### Task prompt
Update the rows from the line containing "Which sector has the lowest" through the line containing "Which legend entry", changing "x axis" to "horizontal axis" and keeping everything else the same. Return only those rows, without the pictures.

### Data excerpts
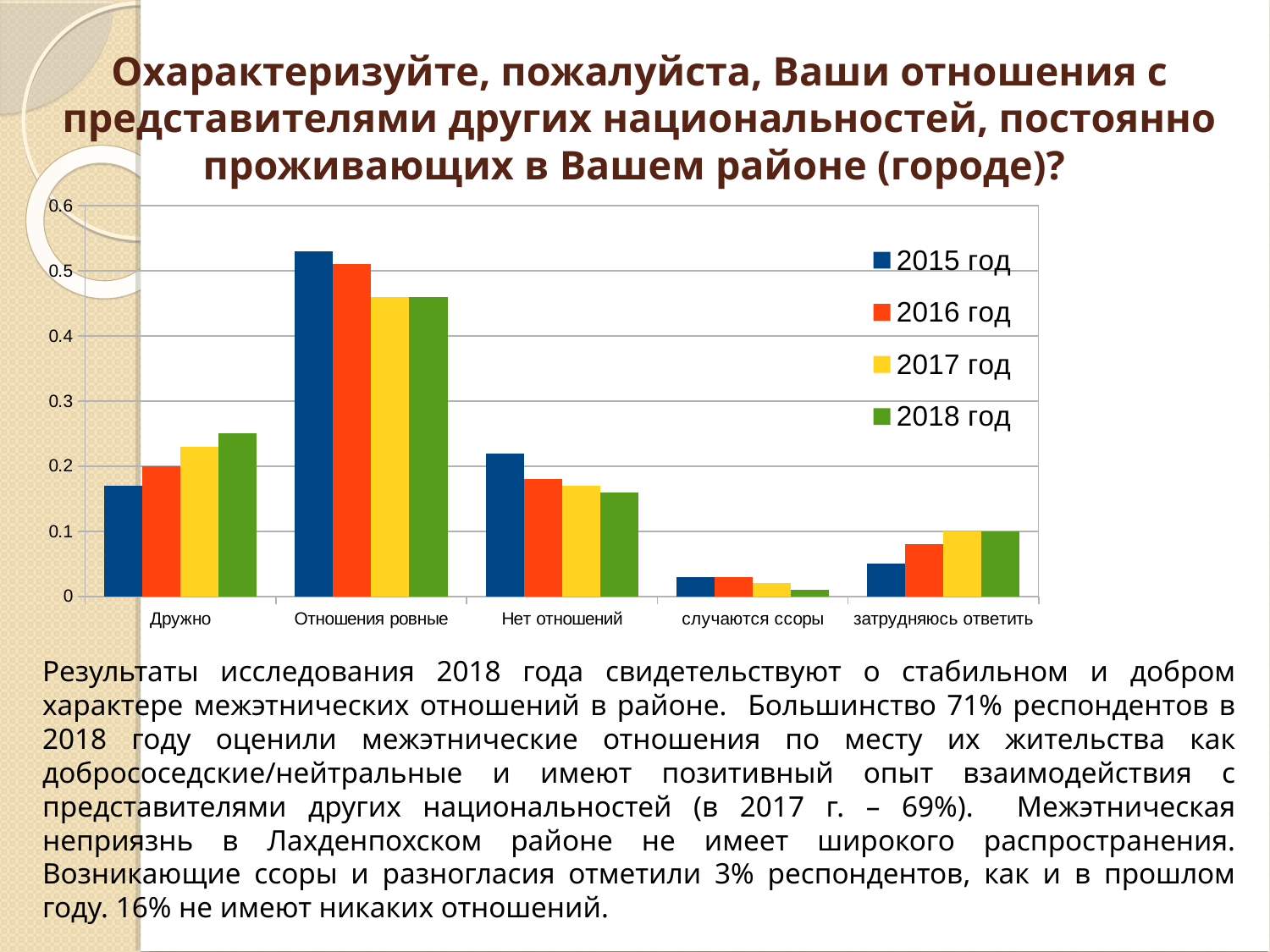
What kind of chart is shown on the slide? bar chart In the category Дружно, which is larger: the value for 2015 год or for 2018 год? 2018 год Is the value for 2015 год in the category Отношения ровные greater or less than 0.5? greater How many series does the legend list? 4 Is the value for 2018 год in the category Дружно greater or less than 0.2? greater Which category has the highest bars? Отношения ровные Which colour represents 2015 год in the legend? blue Do the values for the category Дружно rise or fall from 2015 год to 2018 год? rise In the category Отношения ровные, which is larger: the value for 2015 год or for 2018 год? 2015 год Is the value for 2015 год in the category Нет отношений greater or less than 0.3? less Which category has the lowest bars? случаются ссоры How many categories are shown on the x axis? 5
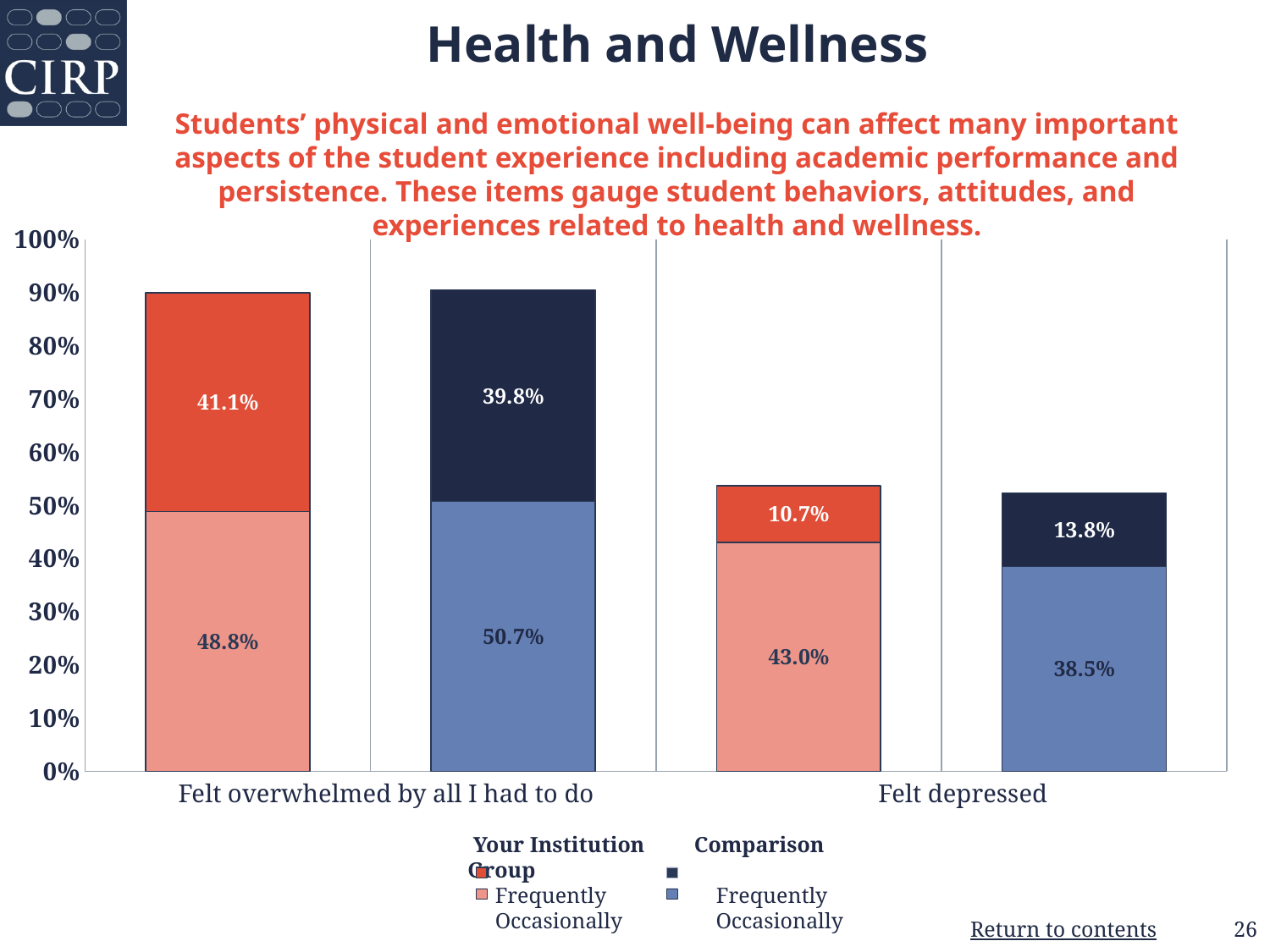
What is the total percentage (Frequently plus Occasionally) for the Comparison Group on 'Felt depressed'? 52.3% What is the total percentage (Frequently plus Occasionally) for Your Institution on 'Felt overwhelmed by all I had to do'? 89.9% For 'Felt overwhelmed by all I had to do', which is larger: the 'Occasionally' value for Your Institution or for the Comparison Group? Comparison Group How many series does the legend list? 4 Which 'Frequently' segment has the lowest value on the chart? Your Institution, Felt depressed (10.7%) What percentage of students in the Comparison Group reported occasionally feeling depressed? 38.5% What type of chart is shown on the slide? Stacked bar chart What is the difference between the Comparison Group's and Your Institution's 'Frequently' values for 'Felt depressed'? 3.1% What percentage of students at Your Institution reported frequently feeling depressed? 10.7% Is the total stacked bar for Your Institution on 'Felt depressed' greater or less than 50%? greater What percentage of students in the Comparison Group reported occasionally feeling overwhelmed by all they had to do? 50.7% What percentage of students at Your Institution reported frequently feeling overwhelmed by all they had to do? 41.1%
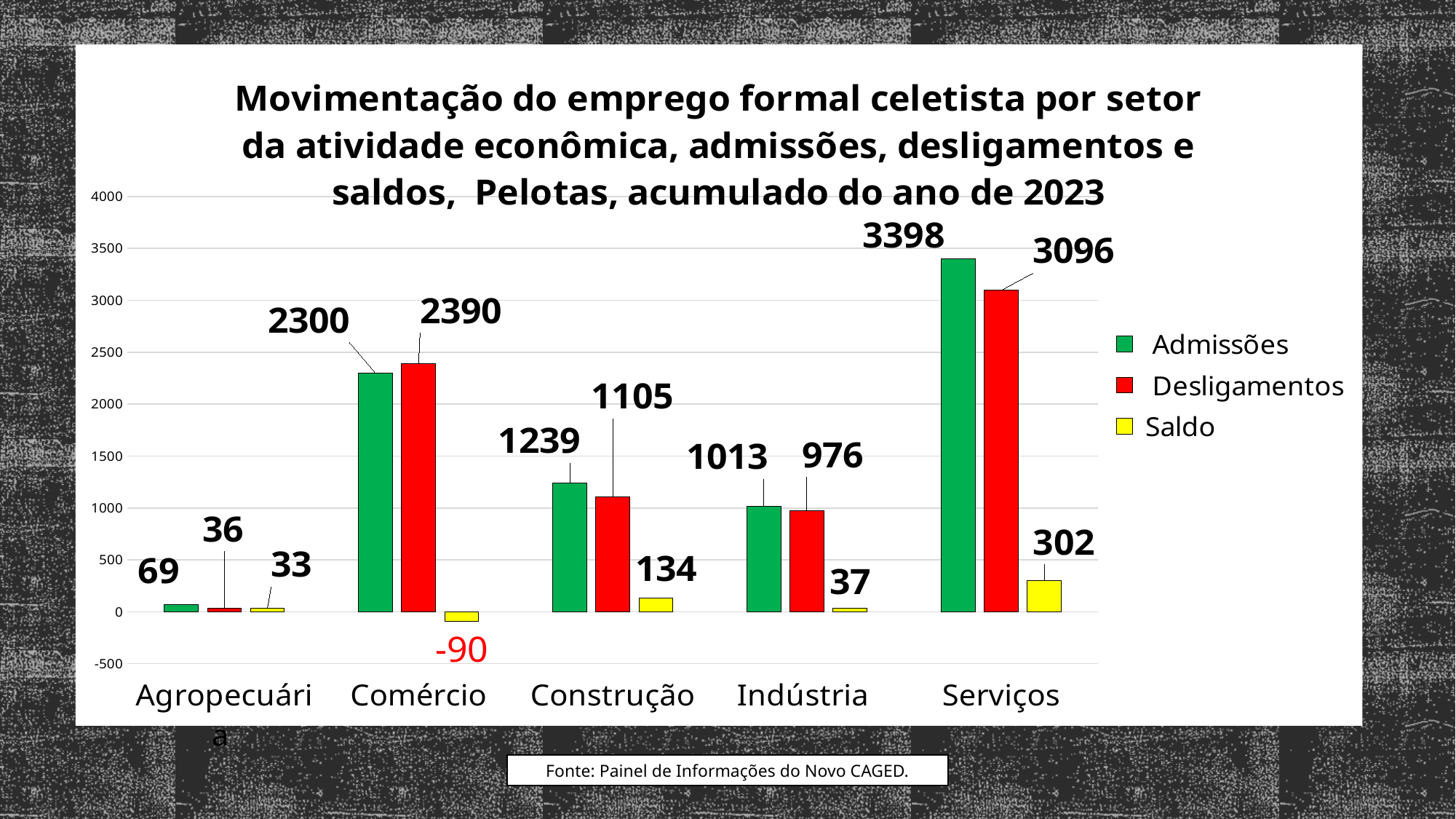
Which sector has the lowest Desligamentos value? Agropecuária What is the Saldo value for Comércio? -90 How many series does the legend list? 3 How many sectors are shown on the x axis? 5 What is the value of Desligamentos for Comércio? 2390 What is the difference between Admissões and Desligamentos for Construção? 134 Which colour represents the Saldo series? Yellow What is the value of Admissões for Serviços? 3398 Which sector has the highest Admissões value? Serviços Which is larger for Comércio, Admissões or Desligamentos? Desligamentos What kind of chart is shown on the slide? Bar chart What is the value of Desligamentos for Indústria? 976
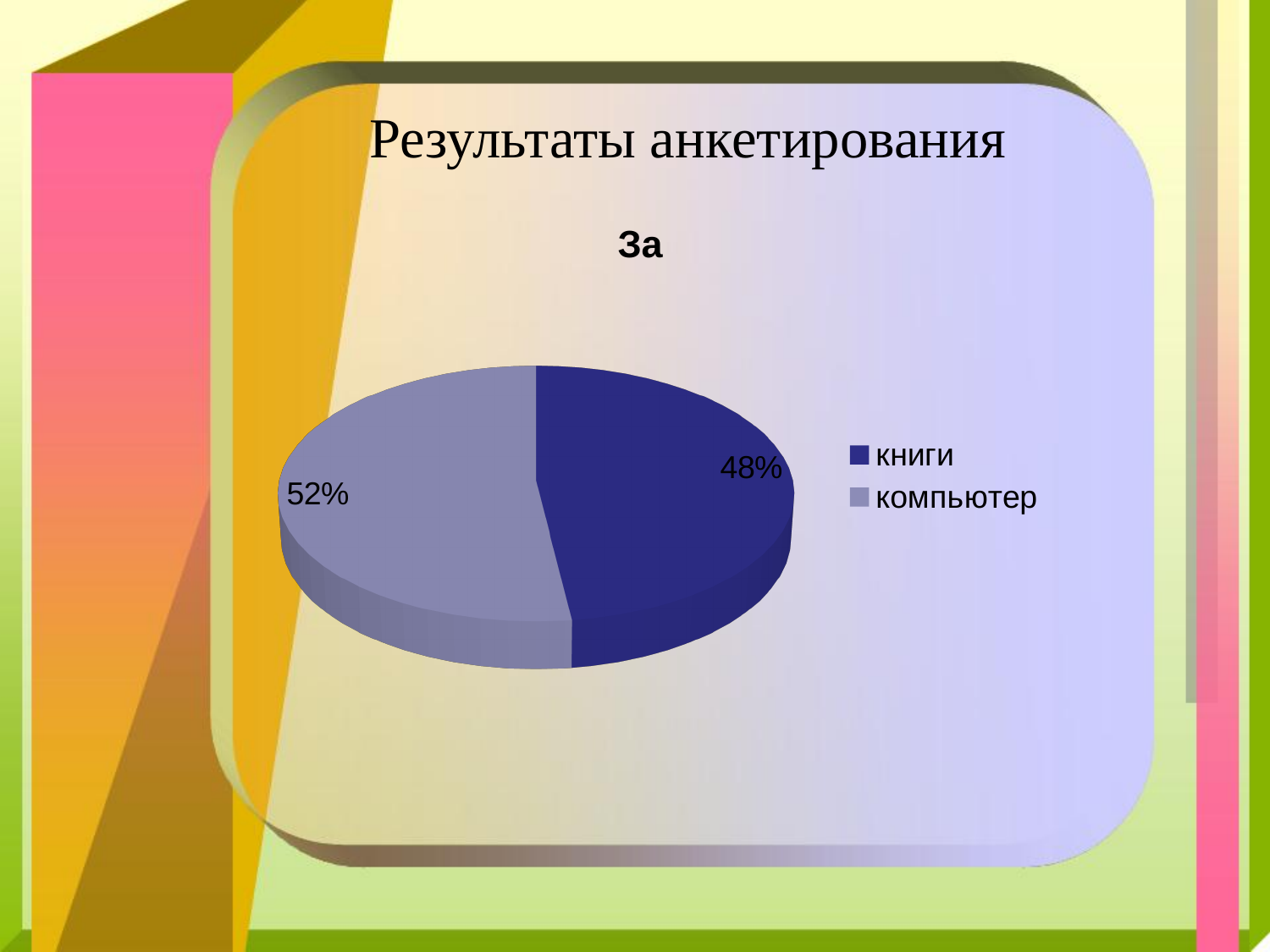
Which legend entry is shown in the darker blue colour? книги What is the difference between the shares for компьютер and книги? 4% How many entries does the legend list? 2 What percentage is shown for компьютер? 52% Which category has the largest share of the pie? компьютер What kind of chart is shown on the slide? pie chart How many slices does the pie chart have? 2 What percentage is shown for книги? 48% Which category has the smallest share of the pie? книги What is the chart's title? За Is the share for книги greater or less than 50%? less Which is larger, the share for книги or the share for компьютер? компьютер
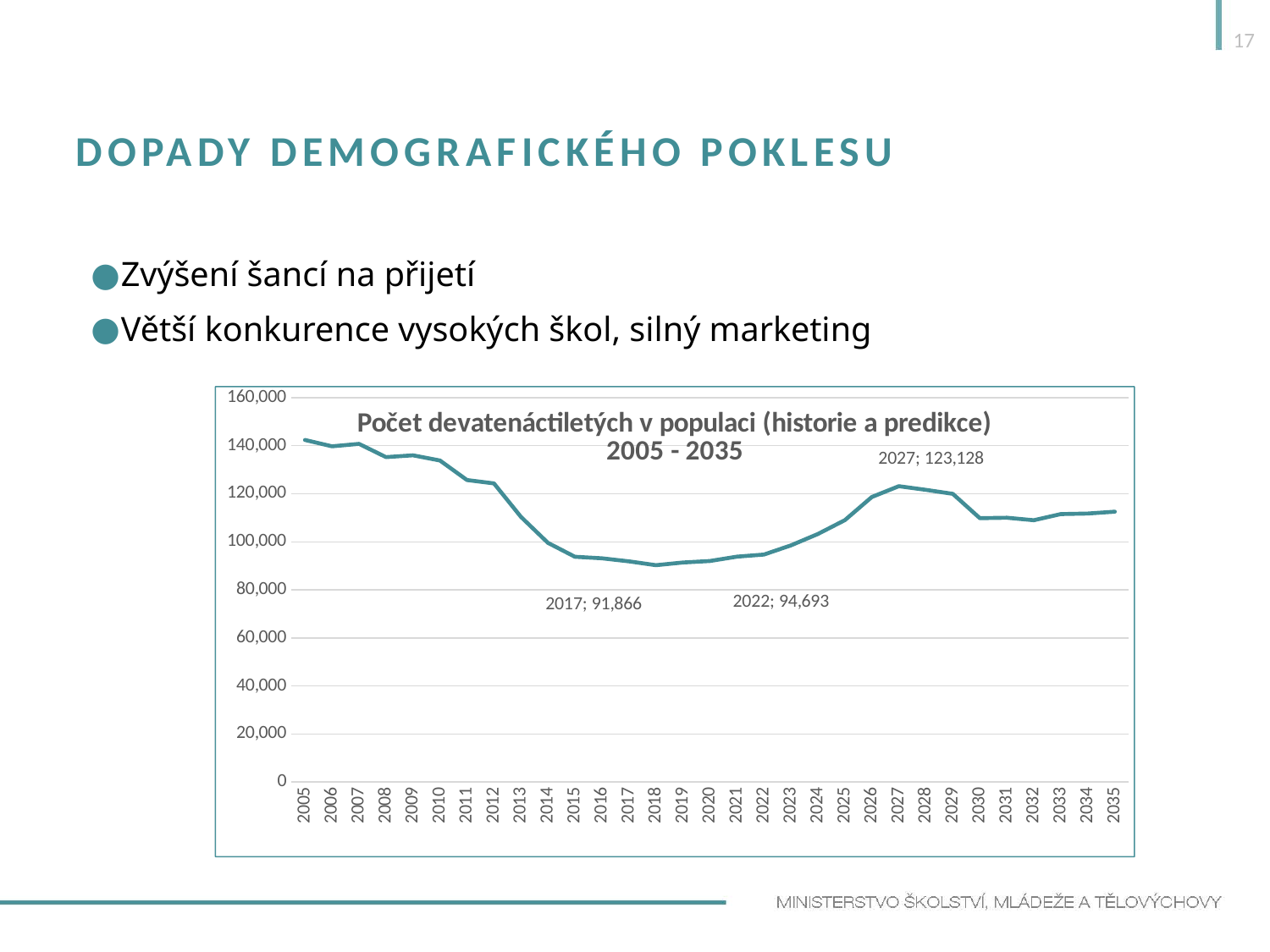
Does the line rise or fall between 2005 and 2018? fall What value is labelled for 2017? 91,866 Which year has the larger labelled value, 2017 or 2027? 2027 What is the difference between the labelled values for 2022 and 2017? 2,827 What value is labelled for 2022? 94,693 What value is labelled for 2027? 123,128 Is the value for 2010 greater or less than 140,000? less What is the title of the chart? Počet devatenáctiletých v populaci (historie a predikce) 2005 - 2035 Which year has the highest value on the chart? 2005 How many years are plotted along the x axis of the chart? 31 What kind of chart is shown on the slide? line chart What is the difference between the labelled values for 2027 and 2022? 28,435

### Solution to the problem
Which sector has the lowest Desligamentos value? Agropecuária What is the Saldo value for Comércio? -90 How many series does the legend list? 3 How many sectors are shown on the horizontal axis? 5 What is the value of Desligamentos for Comércio? 2390 What is the difference between Admissões and Desligamentos for Construção? 134 Which colour represents the Saldo series? Yellow What is the value of Admissões for Serviços? 3398 Which sector has the highest Admissões value? Serviços Which is larger for Comércio, Admissões or Desligamentos? Desligamentos What kind of chart is shown on the slide? Bar chart What is the value of Desligamentos for Indústria? 976
Which legend entry is shown in the darker blue colour? книги What is the difference between the shares for компьютер and книги? 4% How many entries does the legend list? 2 What percentage is shown for компьютер? 52% Which category has the largest share of the pie? компьютер What kind of chart is shown on the slide? pie chart How many slices does the pie chart have? 2 What percentage is shown for книги? 48% Which category has the smallest share of the pie? книги What is the chart's title? За Is the share for книги greater or less than 50%? less Which is larger, the share for книги or the share for компьютер? компьютер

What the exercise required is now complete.